When seven fiery teenagers on a trip full of sex, booze, drugs and mayhem uncover a game in the basement of the house they are partying in named 'game of death' they all get involved and play, unwillingly singing their life over to a game with cruel intentions at heart. Once the game begins, this handful of teens soon realise it's a game of life and death, and are forced to kill or be killed in order to make it through this game alive.
Game of Death is in itself its very own nasty force of nature, being the creator of its own rules and playing by them with mischievously gory results. Sebastian Landry & Laurence Morais-Lagace's directorial horror debut is a beast of a movie experience, boasting a familiar concept with a bizarrely fresh approach with a point of view that feels current. A movie for the Gen Z era, a generation of teens who seem to lack all inhibition and decorum in a post-tech world of boisterous social media apps with various means of seeking attention. This becomes reflective of the rules within Game of Death itself, an almost poetic representation on the entitlement such teens of the now would effervesce.

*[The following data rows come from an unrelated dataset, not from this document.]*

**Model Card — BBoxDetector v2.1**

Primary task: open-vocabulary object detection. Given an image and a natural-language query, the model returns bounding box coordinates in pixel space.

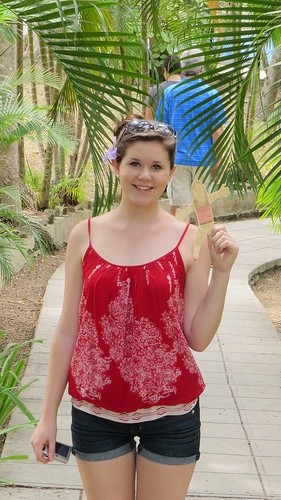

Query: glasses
[114,119,177,158]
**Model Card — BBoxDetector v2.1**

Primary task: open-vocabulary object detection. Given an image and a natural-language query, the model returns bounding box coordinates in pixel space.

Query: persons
[156,48,229,220]
[30,113,241,499]
[143,54,183,122]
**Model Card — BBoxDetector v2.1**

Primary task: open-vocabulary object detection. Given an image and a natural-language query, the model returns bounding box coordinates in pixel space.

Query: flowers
[102,145,119,163]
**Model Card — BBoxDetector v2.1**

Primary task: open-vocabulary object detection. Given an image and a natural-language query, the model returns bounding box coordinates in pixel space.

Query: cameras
[43,442,71,463]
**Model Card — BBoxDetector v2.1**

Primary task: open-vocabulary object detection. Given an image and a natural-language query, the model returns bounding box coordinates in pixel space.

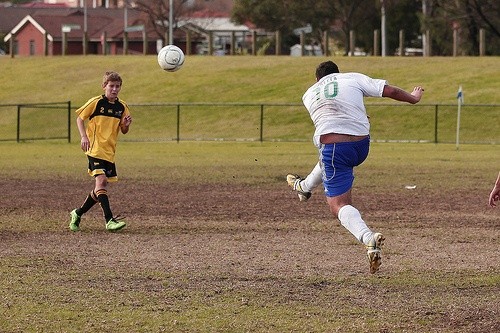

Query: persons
[489,172,500,208]
[69,71,132,231]
[287,60,424,274]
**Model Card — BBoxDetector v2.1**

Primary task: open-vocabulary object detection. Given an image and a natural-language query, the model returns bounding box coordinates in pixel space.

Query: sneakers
[70,209,81,231]
[287,174,311,202]
[366,233,385,274]
[106,215,127,230]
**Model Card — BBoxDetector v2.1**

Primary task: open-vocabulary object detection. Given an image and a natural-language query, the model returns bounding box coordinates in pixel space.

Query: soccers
[157,45,185,73]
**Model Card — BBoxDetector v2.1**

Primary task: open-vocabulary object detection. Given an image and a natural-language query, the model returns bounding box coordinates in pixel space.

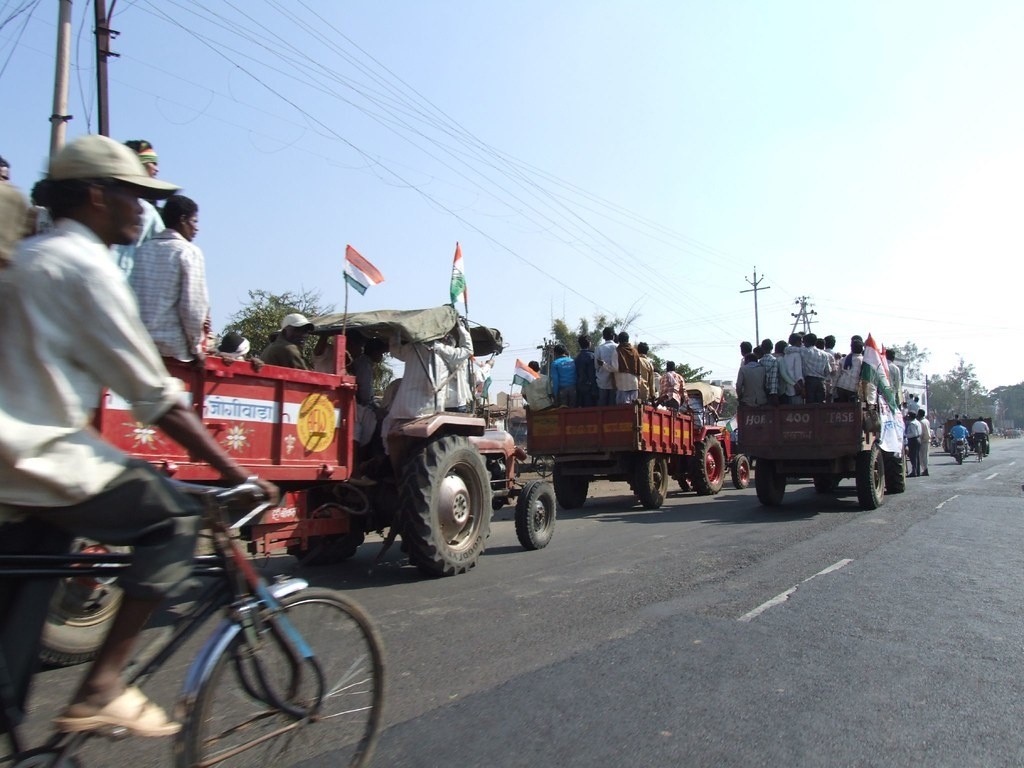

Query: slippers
[51,686,184,738]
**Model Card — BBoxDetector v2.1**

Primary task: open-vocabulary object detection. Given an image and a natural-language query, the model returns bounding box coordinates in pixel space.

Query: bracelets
[244,473,259,484]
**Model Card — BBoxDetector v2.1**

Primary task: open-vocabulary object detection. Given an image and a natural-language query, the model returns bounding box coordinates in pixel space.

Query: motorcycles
[948,434,969,463]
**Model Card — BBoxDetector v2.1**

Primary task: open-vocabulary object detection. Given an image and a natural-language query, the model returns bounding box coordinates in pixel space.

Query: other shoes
[905,473,921,478]
[921,473,930,476]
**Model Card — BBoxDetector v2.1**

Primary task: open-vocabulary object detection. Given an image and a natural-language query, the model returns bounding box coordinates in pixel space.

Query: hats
[281,314,314,333]
[50,134,183,201]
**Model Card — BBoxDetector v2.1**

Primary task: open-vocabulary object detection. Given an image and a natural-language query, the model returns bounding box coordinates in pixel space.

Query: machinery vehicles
[942,417,994,454]
[525,381,750,494]
[20,307,558,666]
[736,393,907,510]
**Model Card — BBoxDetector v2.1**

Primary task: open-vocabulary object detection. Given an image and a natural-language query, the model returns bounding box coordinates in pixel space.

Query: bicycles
[510,449,554,478]
[0,480,388,767]
[973,434,987,462]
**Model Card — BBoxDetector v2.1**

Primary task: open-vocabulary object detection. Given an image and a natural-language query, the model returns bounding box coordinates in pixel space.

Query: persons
[1004,424,1022,439]
[972,415,990,457]
[520,361,554,413]
[549,326,694,415]
[0,135,318,739]
[930,426,944,447]
[311,304,474,487]
[952,413,969,420]
[736,331,902,409]
[901,393,920,417]
[904,408,931,478]
[948,421,970,456]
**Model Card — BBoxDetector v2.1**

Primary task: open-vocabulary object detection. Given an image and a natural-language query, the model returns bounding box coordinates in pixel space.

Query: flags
[513,360,541,388]
[344,244,384,297]
[861,333,897,415]
[726,412,739,434]
[880,345,894,390]
[450,245,467,304]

Once this ultra-violent splatterfest gets the ball rolling and the unwilling teens have to choose between them or someone else, all falls into place when their choice quickly turns to taking the lives of any unfortunate person who crosses their path. It's savagely dark yet almost hilariously twisted, splicing open our entitled young cast and exposing the narcissists within. Luckily for the viewer, we are handed a diverse range of characters to play with here, each mere minutes away from a head-exploding death, each dealing with the game and its consequences with entertainingly untamed results. Every one of them handling the game of death in their own manner, playing it how they think morally it needs to be played - and through this comes a wonderful array of blood-splattered violence to have horror and gore hounds alike celebrating with sheer glee.
The concept is simple yet effective, and the delivery taps into its own exuberant style, one that mashes video game stylised visuals with a retro-synth score that's effective enough to make a Millennial reminisce to a fonder time. Whilst it budget does show at time (with a few moments that felt as though they should have been on a grander scale - palliative care home anyone?), This devilish directorial duo absolutely make the most of what they have, pumping out a balls-to-the-wall horror that us unapologetically itself.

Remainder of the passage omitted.